Exercise description: In the entries that follow, find the line containing "Size: 2345 bytes"; from there, copy every line exactly through the line containing "<!--threads-->".

[Collected data entries]
━━━━━━━━━━━━━━━━━━━━━━━━━━━━━━
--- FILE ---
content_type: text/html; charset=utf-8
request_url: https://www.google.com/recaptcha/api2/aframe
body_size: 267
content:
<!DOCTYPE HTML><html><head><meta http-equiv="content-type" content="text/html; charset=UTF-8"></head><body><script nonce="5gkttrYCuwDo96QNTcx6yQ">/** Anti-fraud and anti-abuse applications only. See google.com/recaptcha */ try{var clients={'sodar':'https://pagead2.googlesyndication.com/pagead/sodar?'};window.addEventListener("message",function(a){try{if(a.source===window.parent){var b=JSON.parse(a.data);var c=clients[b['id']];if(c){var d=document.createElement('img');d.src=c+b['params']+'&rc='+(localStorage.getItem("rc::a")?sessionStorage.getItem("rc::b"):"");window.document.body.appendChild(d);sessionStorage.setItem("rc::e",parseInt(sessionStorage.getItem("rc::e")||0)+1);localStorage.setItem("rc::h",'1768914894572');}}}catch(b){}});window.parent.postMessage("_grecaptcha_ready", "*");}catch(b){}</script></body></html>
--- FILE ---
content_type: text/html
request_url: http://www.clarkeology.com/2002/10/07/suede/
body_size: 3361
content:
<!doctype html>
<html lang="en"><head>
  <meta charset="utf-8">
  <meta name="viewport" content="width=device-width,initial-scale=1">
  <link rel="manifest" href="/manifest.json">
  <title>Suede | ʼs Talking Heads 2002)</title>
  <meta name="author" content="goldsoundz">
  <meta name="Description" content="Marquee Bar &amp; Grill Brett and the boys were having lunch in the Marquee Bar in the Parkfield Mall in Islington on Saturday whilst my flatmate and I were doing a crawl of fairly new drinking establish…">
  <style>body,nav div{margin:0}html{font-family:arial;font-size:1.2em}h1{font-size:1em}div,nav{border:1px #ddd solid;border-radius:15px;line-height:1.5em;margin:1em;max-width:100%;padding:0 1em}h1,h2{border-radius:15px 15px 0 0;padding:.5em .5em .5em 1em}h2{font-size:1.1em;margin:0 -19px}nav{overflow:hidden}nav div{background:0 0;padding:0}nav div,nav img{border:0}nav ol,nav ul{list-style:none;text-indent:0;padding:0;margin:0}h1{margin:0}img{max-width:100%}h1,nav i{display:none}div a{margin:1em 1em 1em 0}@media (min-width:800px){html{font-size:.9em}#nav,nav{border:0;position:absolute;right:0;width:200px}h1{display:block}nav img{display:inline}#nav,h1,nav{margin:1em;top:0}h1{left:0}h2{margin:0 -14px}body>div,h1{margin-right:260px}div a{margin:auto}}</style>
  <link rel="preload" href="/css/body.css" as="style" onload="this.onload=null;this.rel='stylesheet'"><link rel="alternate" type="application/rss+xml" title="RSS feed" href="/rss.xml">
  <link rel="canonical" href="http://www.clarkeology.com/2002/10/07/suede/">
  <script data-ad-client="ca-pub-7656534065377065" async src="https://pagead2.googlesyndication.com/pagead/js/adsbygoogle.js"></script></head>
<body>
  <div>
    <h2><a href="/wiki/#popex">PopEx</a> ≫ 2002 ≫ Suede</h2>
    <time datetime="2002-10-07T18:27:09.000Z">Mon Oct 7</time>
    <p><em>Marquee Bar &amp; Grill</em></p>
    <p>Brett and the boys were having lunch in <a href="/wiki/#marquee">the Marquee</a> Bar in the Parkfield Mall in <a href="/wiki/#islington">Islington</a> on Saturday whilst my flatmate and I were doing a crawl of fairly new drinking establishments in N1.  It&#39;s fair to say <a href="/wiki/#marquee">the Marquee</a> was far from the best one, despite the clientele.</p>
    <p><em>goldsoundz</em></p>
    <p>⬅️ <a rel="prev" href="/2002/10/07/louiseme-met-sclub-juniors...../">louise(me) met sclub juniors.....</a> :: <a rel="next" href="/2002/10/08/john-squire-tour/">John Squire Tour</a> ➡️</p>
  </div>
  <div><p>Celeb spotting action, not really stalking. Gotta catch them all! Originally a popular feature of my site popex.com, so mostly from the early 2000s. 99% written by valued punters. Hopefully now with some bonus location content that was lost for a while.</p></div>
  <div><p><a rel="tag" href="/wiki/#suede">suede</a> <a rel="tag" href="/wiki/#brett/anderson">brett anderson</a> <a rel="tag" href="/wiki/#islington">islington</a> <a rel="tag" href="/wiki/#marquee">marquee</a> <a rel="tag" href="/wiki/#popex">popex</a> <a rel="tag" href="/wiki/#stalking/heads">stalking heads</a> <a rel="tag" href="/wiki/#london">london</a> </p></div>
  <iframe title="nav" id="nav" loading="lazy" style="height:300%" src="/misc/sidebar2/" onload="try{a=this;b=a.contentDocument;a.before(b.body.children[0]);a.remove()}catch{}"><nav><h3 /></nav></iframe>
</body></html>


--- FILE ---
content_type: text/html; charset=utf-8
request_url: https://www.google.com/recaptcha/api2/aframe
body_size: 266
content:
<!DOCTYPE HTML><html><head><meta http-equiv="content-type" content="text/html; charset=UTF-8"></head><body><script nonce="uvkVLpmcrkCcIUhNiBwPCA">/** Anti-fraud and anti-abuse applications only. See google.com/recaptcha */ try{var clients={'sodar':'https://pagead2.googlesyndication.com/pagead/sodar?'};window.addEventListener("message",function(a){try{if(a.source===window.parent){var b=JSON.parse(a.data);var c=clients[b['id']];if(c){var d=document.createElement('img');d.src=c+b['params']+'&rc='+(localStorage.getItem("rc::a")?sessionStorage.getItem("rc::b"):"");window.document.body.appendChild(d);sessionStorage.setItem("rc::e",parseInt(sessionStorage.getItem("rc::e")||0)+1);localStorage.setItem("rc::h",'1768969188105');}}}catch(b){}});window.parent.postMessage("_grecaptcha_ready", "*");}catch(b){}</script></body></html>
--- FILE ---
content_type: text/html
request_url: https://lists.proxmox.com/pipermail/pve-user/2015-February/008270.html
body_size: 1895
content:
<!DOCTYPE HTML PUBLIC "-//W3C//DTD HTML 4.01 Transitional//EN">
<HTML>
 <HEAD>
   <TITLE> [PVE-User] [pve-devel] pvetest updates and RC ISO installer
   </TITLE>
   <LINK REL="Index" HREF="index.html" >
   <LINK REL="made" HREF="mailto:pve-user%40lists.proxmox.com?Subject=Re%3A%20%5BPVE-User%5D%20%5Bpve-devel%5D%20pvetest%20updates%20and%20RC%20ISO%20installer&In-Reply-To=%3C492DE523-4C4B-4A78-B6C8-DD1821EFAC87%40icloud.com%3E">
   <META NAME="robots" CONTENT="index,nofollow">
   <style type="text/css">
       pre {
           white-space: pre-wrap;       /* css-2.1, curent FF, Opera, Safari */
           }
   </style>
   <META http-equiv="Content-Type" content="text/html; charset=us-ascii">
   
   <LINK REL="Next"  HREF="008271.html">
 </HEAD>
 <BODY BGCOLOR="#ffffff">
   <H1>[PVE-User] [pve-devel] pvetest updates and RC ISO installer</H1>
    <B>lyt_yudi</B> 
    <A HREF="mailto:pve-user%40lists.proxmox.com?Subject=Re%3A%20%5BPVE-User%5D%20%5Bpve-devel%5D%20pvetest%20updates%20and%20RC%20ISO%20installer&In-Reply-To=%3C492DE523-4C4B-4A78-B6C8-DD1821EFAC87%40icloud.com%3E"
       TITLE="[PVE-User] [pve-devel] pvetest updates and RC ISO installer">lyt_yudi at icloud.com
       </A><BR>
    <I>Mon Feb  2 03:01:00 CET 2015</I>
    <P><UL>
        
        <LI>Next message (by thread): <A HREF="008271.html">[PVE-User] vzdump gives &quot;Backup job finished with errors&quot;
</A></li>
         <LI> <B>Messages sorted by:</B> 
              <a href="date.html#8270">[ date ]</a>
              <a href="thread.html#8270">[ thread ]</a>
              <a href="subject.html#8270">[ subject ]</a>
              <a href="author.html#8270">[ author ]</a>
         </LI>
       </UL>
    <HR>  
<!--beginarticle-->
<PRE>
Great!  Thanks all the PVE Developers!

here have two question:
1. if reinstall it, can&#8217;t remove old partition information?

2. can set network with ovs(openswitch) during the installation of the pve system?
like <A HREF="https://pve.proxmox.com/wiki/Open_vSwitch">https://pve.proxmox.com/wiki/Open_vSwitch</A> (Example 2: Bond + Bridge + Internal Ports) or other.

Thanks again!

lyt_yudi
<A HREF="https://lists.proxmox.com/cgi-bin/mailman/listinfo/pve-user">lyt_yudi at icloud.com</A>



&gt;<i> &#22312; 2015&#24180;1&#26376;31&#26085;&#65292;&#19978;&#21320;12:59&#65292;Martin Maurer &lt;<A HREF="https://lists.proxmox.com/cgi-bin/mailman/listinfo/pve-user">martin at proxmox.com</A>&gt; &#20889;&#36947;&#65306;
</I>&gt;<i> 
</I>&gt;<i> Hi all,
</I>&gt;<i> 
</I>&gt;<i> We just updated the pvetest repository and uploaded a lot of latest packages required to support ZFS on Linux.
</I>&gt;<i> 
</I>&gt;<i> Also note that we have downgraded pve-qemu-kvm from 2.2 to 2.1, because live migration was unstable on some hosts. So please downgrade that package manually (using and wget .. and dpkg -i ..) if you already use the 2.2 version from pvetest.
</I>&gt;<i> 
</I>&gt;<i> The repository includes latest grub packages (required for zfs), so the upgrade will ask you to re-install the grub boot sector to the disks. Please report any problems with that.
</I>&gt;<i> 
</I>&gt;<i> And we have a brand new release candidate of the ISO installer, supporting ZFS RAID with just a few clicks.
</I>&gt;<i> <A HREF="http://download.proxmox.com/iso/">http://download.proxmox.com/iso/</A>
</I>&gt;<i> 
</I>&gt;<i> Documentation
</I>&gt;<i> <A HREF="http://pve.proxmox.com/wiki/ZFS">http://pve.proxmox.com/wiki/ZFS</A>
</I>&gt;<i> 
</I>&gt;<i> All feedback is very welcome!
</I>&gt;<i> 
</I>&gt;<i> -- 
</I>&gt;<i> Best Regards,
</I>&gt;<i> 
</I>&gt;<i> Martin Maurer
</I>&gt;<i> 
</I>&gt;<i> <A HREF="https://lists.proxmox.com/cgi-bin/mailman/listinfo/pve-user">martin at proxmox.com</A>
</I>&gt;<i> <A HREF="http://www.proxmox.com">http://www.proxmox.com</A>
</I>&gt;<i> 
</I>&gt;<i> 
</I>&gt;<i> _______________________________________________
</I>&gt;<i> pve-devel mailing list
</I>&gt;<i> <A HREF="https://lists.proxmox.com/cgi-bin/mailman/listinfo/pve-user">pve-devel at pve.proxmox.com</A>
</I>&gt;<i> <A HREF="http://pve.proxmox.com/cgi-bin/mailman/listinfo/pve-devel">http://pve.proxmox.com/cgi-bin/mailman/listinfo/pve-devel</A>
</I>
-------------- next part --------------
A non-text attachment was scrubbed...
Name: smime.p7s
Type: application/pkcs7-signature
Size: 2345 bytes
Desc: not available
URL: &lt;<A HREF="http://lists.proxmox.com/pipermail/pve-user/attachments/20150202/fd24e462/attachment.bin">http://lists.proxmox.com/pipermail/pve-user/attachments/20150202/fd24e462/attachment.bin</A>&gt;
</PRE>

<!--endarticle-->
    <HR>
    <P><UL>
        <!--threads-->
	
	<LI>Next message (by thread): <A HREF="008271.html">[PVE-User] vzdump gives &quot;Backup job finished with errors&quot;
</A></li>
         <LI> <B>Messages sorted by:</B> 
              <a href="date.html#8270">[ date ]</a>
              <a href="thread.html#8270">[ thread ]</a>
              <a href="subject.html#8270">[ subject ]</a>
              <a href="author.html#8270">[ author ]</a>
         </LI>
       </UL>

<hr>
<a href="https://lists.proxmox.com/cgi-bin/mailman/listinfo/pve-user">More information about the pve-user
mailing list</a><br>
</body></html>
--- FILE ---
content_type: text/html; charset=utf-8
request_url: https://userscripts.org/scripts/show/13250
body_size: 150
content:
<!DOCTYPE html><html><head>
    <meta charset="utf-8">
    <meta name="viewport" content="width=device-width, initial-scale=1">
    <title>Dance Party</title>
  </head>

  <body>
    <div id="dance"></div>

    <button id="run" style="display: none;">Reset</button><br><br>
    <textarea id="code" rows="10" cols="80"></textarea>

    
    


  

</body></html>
━━━━━━━━━━━━━━━━━━━━━━━━━━━━━━
Problem solution:
Size: 2345 bytes
Desc: not available
URL: &lt;<A HREF="http://lists.proxmox.com/pipermail/pve-user/attachments/20150202/fd24e462/attachment.bin">http://lists.proxmox.com/pipermail/pve-user/attachments/20150202/fd24e462/attachment.bin</A>&gt;
</PRE>

<!--endarticle-->
    <HR>
    <P><UL>
        <!--threads-->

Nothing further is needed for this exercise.